WHAT YOU NEED TO DO: Pull out every line below that holds the word "January".

Collected data:
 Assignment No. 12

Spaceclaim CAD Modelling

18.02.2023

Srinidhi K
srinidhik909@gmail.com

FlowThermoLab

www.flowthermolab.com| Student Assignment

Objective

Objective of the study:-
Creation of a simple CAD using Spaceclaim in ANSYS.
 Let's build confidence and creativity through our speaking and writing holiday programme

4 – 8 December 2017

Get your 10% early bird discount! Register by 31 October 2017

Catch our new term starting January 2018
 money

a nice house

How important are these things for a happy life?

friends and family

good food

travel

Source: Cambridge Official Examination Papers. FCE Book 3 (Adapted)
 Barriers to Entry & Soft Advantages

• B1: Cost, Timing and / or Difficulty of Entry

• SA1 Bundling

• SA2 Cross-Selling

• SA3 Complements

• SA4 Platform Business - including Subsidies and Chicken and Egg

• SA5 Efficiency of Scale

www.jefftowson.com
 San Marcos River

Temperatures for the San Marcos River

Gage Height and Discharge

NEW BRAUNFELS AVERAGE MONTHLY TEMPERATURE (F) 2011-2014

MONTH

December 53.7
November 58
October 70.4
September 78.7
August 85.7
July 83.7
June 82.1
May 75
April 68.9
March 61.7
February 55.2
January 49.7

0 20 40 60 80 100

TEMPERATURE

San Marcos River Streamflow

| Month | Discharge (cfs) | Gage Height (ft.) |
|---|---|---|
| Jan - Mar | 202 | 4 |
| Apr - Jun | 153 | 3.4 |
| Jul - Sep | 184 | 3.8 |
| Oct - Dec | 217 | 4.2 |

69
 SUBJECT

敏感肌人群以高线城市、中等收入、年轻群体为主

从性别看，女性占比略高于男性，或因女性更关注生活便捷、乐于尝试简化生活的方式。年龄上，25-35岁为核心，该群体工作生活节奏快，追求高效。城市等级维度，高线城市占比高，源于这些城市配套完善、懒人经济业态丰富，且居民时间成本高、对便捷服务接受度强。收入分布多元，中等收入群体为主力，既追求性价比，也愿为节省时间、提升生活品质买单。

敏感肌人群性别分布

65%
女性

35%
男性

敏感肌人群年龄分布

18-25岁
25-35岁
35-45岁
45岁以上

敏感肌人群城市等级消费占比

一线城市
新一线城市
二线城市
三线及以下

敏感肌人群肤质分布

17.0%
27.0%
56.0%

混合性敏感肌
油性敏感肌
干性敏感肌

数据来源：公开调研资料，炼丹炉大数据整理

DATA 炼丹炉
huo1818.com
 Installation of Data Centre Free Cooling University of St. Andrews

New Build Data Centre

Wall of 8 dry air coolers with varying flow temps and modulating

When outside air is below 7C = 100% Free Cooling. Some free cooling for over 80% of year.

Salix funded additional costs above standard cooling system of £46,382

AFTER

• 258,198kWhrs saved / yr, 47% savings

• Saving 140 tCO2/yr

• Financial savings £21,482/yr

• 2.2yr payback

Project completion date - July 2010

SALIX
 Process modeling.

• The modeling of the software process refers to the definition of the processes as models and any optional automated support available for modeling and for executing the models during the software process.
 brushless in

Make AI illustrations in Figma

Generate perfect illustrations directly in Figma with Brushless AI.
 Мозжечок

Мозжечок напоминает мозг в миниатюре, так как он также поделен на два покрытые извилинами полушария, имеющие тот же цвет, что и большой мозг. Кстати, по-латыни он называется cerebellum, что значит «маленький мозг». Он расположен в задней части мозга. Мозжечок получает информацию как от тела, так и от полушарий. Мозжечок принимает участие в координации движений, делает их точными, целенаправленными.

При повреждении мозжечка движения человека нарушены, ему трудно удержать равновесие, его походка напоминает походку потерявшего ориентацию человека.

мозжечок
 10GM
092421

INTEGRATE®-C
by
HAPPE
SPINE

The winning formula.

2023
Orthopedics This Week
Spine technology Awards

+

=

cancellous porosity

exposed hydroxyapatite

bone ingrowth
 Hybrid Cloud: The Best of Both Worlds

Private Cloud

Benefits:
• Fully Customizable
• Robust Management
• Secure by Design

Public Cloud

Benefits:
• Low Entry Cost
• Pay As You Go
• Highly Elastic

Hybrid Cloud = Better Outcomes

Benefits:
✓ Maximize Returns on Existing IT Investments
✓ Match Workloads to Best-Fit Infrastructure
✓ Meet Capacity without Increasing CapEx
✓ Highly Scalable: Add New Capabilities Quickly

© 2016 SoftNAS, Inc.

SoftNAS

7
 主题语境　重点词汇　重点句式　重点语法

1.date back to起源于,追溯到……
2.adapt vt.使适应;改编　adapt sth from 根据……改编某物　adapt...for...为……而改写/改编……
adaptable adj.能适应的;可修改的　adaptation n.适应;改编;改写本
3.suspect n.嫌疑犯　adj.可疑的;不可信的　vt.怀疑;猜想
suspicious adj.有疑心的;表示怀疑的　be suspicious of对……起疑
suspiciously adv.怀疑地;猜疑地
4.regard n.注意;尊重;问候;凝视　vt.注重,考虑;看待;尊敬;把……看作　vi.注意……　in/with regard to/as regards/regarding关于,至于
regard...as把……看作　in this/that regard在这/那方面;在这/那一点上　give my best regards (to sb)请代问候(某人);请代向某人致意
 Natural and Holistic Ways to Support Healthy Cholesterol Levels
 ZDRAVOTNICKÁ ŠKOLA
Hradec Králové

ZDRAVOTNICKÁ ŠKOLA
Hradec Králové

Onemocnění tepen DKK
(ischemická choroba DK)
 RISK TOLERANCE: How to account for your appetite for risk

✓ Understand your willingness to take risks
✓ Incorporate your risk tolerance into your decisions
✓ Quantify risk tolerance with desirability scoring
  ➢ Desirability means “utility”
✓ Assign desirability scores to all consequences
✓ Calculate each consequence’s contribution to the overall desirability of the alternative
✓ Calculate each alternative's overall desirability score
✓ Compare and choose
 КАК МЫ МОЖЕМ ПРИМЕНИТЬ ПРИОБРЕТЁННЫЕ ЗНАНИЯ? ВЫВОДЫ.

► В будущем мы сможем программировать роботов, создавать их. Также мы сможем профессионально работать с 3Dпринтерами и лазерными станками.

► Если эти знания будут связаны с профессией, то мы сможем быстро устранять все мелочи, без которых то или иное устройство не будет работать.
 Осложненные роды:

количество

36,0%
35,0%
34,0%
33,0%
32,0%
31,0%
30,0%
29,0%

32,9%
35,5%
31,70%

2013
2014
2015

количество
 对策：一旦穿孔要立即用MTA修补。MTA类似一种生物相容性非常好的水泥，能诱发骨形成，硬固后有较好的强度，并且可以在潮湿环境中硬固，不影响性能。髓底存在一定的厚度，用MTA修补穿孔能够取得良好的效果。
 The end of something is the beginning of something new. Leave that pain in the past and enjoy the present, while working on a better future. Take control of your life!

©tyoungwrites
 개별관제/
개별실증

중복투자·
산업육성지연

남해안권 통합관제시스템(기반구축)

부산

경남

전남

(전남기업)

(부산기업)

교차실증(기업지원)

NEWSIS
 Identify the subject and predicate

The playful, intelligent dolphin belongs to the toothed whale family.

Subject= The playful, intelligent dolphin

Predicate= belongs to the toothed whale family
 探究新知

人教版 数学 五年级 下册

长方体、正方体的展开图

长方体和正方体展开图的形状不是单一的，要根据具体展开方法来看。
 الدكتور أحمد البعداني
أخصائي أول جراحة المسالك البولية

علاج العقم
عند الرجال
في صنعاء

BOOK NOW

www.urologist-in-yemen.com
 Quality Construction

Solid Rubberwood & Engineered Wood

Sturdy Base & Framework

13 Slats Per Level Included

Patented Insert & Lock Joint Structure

OUTPUT FOR THIS TASK:
Catch our new term starting January 2018
January 49.7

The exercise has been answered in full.